Regarding the Israeli–Palestinian conflict, you have said all along that the one-state/two-state debate is irrelevant.
The one-state/two-state debate is irrelevant because one state is not an option. It is worse than irrelevant: it is a distraction from the reality.
The actual options are either (1) two states or (2) a continuation of what Israel is now doing with US support: keeping Gaza under a crushing siege, separated from the West Bank; systematically taking over what it finds of value in the West Bank while integrating it more closely to Israel, taking over areas with not many Palestinians; and quietly expelling those who are there. The contours are quite clear from the development and expulsion programs.
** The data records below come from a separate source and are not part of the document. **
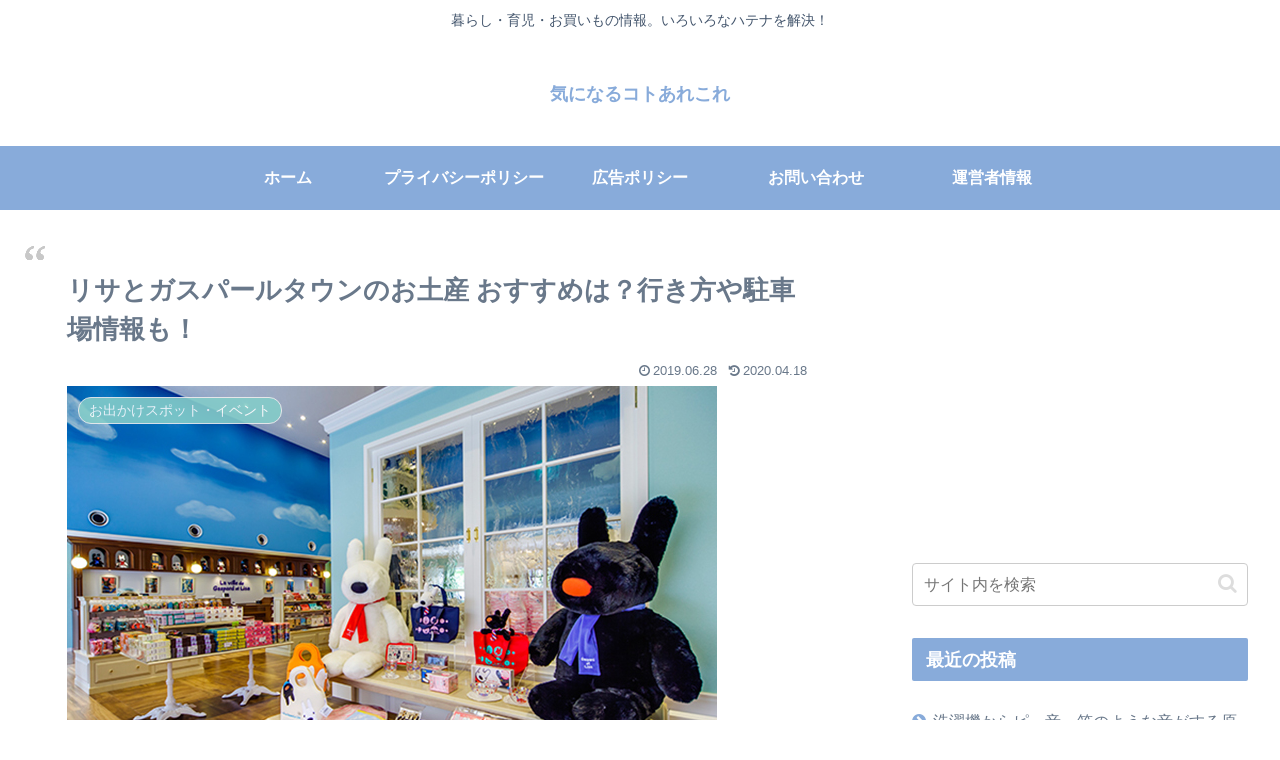

--- FILE ---
content_type: text/html; charset=utf-8
request_url: https://www.google.com/recaptcha/api2/aframe
body_size: 267
content:
<!DOCTYPE HTML><html><head><meta http-equiv="content-type" content="text/html; charset=UTF-8"></head><body><script nonce="ZNyAYYU16JtnSGVtH-SNmg">/** Anti-fraud and anti-abuse applications only. See google.com/recaptcha */ try{var clients={'sodar':'https://pagead2.googlesyndication.com/pagead/sodar?'};window.addEventListener("message",function(a){try{if(a.source===window.parent){var b=JSON.parse(a.data);var c=clients[b['id']];if(c){var d=document.createElement('img');d.src=c+b['params']+'&rc='+(localStorage.getItem("rc::a")?sessionStorage.getItem("rc::b"):"");window.document.body.appendChild(d);sessionStorage.setItem("rc::e",parseInt(sessionStorage.getItem("rc::e")||0)+1);localStorage.setItem("rc::h",'1769110582696');}}}catch(b){}});window.parent.postMessage("_grecaptcha_ready", "*");}catch(b){}</script></body></html>

--- FILE ---
content_type: application/javascript; charset=utf-8;
request_url: https://dalc.valuecommerce.com/app3?p=887782571&_s=https%3A%2F%2Fgirlsmama.com%2Farchives%2F805&vf=iVBORw0KGgoAAAANSUhEUgAAAAMAAAADCAYAAABWKLW%2FAAAAMElEQVQYV2NkFGP4nxFTw3C6byID44lcof9ivkEMOhfmMjDmcnX9n3nuDMMzjVUMAAxnDsNIniqTAAAAAElFTkSuQmCC
body_size: 1400
content:
vc_linkswitch_callback({"t":"69727c35","r":"aXJ8NQALolsS3rpkCooD7AqKC5Z8kg","ub":"aXJ8NAANyG0S3rpkCooBbQqKBthW7A%3D%3D","vcid":"0YYMcquIqccHM2lMEkSz7WxrAlmnDAsUNDnDnNF0uQFqLfc8Sm0Ofg","vcpub":"0.762459","shop.akachan.jp":{"a":"2715882","m":"3209800","g":"1f47c3838a"},"biz.travel.yahoo.co.jp":{"a":"2761515","m":"2244419","g":"1c6240908a"},"mini-shopping.yahoo.co.jp":{"a":"2821580","m":"2201292","g":"d32314d98a"},"shopping.geocities.jp":{"a":"2821580","m":"2201292","g":"d32314d98a"},"jalan.net":{"a":"2513343","m":"2130725","g":"15a1a37e8a"},"shopping.yahoo.co.jp":{"a":"2821580","m":"2201292","g":"d32314d98a"},"www.asoview.com":{"a":"2698489","m":"3147096","g":"5917260e8a"},"brand.asoview.com":{"a":"2698489","m":"3147096","g":"5917260e8a"},"www.amazon.co.jp":{"a":"2614000","m":"2366370","g":"3ec16c70aa","sp":"tag%3Dvc-22%26linkCode%3Dure"},"hands.net":{"a":"2505928","m":"2288842","g":"25fabbb38a"},"akachan.7netshopping.jp":{"a":"2715882","m":"3209800","g":"1f47c3838a"},"approach.yahoo.co.jp":{"a":"2821580","m":"2201292","g":"d32314d98a"},"travel.yahoo.co.jp":{"a":"2761515","m":"2244419","g":"1c6240908a"},"paypaystep.yahoo.co.jp":{"a":"2821580","m":"2201292","g":"d32314d98a"},"akachan.omni7.jp":{"a":"2715882","m":"3209800","g":"1f47c3838a"},"l":5,"paypaymall.yahoo.co.jp":{"a":"2821580","m":"2201292","g":"d32314d98a"},"p":887782571,"s":3561095})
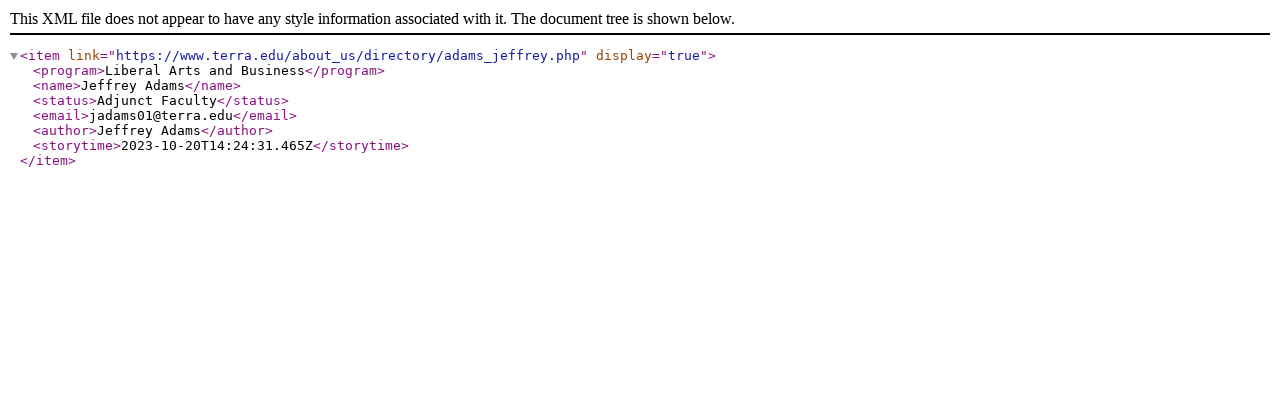

--- FILE ---
content_type: application/xml; charset=utf-8
request_url: https://www.terra.edu/about_us/directory/adams_jeffrey.xml
body_size: 64
content:
<?xml version="1.0" encoding="UTF-8"?><item link="https://www.terra.edu/about_us/directory/adams_jeffrey.php" display="true"><program>Liberal Arts and Business</program><name>Jeffrey Adams</name><status>Adjunct Faculty</status><email>jadams01@terra.edu</email><author>Jeffrey Adams</author><storytime>2023-10-20T14:24:31.465Z</storytime></item>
Given option (2), there’s no reason why Israel or the United States should agree to the one-state proposal, which also has no international support anywhere else. Unless the reality of the evolving situation is recognized, talk about one state (civil rights/antiapartheid struggle, “demographic problem,” and so on) is just a diversion, implicitly lending support to option (2). That’s the essential logic of the situation, like it or not.
You have said that elite intellectuals are the ones that mainly tick you off. Is this because you fuze politics with morality?
Elite intellectuals, by definition, have a good deal of privilege. Privilege provides options and confers responsibility. Those more privileged are in a better position to obtain information and to act in ways that will affect policy decisions. Assessment of their role follows at once.
It’s true that I think that people should live up to their elementary moral responsibilities, a position that should need no defense. And the responsibilities of someone in a more free and open society are, again obviously, greater than those who may pay some cost for honesty and integrity. If commissars in Soviet Russia agreed to subordinate themselves to state power, they could at least plead fear in extenuation. Their counterparts in more free and open societies can plead only cowardice.
Michel Gondry’s animated documentary Is the Man Who Is Tall Happy? has just been released in selected theaters in New York City and other major cities in the United States after having received rave reviews. Did you see the movie? Were you pleased with it? [Ed. Note: Is the Man Who Is Tall Happy? is based on a series of interviews featuring Noam Chomsky.]
I saw it. Gondry is really a great artist. The movie is delicately and cleverly done and manages to capture some important ideas (often not understood even in the field) in a very simple and clear way, also with personal touches that seemed to me very sensitive and thoughtful.